Donald Trump did not cause this corruption on the right; he exploited it. And, having succeeded, he is accelerating it. If civilization is just a conversation, then Donald Trump is already a very consequential president, because he has profoundly changed the conversation of our democracy.
*1 “A big change i
n the common opinion about markets and innovation, I claim, caused the Industrial Revolution, and then the modern world. The change occurred during the seventeenth and eighteenth centuries in northwestern Europe. More or less suddenly the Dutch and British and then the Americans and the French began talking about the middle class, high or low—the ‘bourgeoisie’—as though it were dignified and free.
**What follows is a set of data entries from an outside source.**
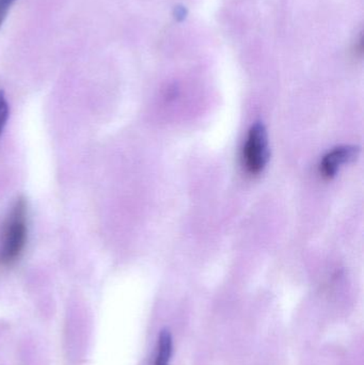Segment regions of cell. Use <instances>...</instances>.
Listing matches in <instances>:
<instances>
[{
	"label": "cell",
	"instance_id": "obj_1",
	"mask_svg": "<svg viewBox=\"0 0 364 365\" xmlns=\"http://www.w3.org/2000/svg\"><path fill=\"white\" fill-rule=\"evenodd\" d=\"M28 240V204L19 197L6 215L0 233V266L14 265L23 255Z\"/></svg>",
	"mask_w": 364,
	"mask_h": 365
},
{
	"label": "cell",
	"instance_id": "obj_2",
	"mask_svg": "<svg viewBox=\"0 0 364 365\" xmlns=\"http://www.w3.org/2000/svg\"><path fill=\"white\" fill-rule=\"evenodd\" d=\"M269 138L265 126L256 123L248 133L244 147V166L250 175H259L269 162Z\"/></svg>",
	"mask_w": 364,
	"mask_h": 365
},
{
	"label": "cell",
	"instance_id": "obj_3",
	"mask_svg": "<svg viewBox=\"0 0 364 365\" xmlns=\"http://www.w3.org/2000/svg\"><path fill=\"white\" fill-rule=\"evenodd\" d=\"M358 153L359 149L356 147L344 145V147L336 148L323 158L320 166L321 173L323 177L331 179L337 175L343 165L354 160L358 156Z\"/></svg>",
	"mask_w": 364,
	"mask_h": 365
},
{
	"label": "cell",
	"instance_id": "obj_4",
	"mask_svg": "<svg viewBox=\"0 0 364 365\" xmlns=\"http://www.w3.org/2000/svg\"><path fill=\"white\" fill-rule=\"evenodd\" d=\"M173 351V340L170 330L162 329L158 336L155 356L152 365H169Z\"/></svg>",
	"mask_w": 364,
	"mask_h": 365
},
{
	"label": "cell",
	"instance_id": "obj_5",
	"mask_svg": "<svg viewBox=\"0 0 364 365\" xmlns=\"http://www.w3.org/2000/svg\"><path fill=\"white\" fill-rule=\"evenodd\" d=\"M9 111L10 109H9L8 101L4 96V92L0 90V135L4 132L8 122Z\"/></svg>",
	"mask_w": 364,
	"mask_h": 365
},
{
	"label": "cell",
	"instance_id": "obj_6",
	"mask_svg": "<svg viewBox=\"0 0 364 365\" xmlns=\"http://www.w3.org/2000/svg\"><path fill=\"white\" fill-rule=\"evenodd\" d=\"M16 0H0V27L4 24V19H6L9 11H10L11 6L14 4Z\"/></svg>",
	"mask_w": 364,
	"mask_h": 365
}]
</instances>
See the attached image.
The result was modern economic growth.
“That is, ideas, or ‘rhetoric,’ enriched us. The cause, in other words, was language, that most human of our accomplishments. The cause was not in the first instance an economic/material change—not the rise of this or that class, or the flourishing of this or that trade, or the exploitation of this or that group. To put the claim another way, our enrichment was not a matter of Prudence Only, which after all is a virtue possessed by rats and grass, too. A change in rhetoric about prudence, and about the other and peculiarly human virtues, exercised in a commercial society, started the material and spiritual progress. Since then the bourgeois rhetoric has been alleviating poverty worldwide, and enlarging the spiritual scope of human life….” Deirdre N. McCloskey, Bourgeois Dignity: Why Economics Can’t Explain the Modern World (Chicago: University of Chicago Press, 2010), xi.
*2 I have some personal experience on this front. As a conservative critic of Donald Trump, I was subjected to an onslaught of anti-Semitic attacks by members of the alt-right. These were no dog whistles. On Twitter, my face was Photoshopped into gas chambers with that of a smiling Donald Trump poised to press the button. A common meme was the image of a corpse hung from the struts of a helicopter, the implication being this was what I had to look forward to under a Trump presidency. When I mentioned on Twitter that my brother died from his addictions, I was queried by ebullient alt-righters whether he had been turned into a lampshade or a bar of soap. The Anti-Defamation League found that I ranked sixth on their ranking of Jewish journalists subjected to anti-Semitic attacks during the 2016 presidential campaign, with my friend Ben Shapiro as number one, and my similarly named fellow journalist Jeffrey Goldberg as number three. (See “ADL Report: Anti-Semitic Targeting of Journalists During the 2016 Presidential Campaign: A Report from ADL’s Task Force on Harassment and Journalism,” p. 6. https://www.adl.org/sites/default/files/documents/assets/pdf/press-center/CR_4862_Journalism-Task-Force_v2.pdf.) What dismayed me more than the bigoted attacks was the relative silence of many traditional conservatives who thought that it was not worth taking a more vocal stand against bigotry in the name of their candidate.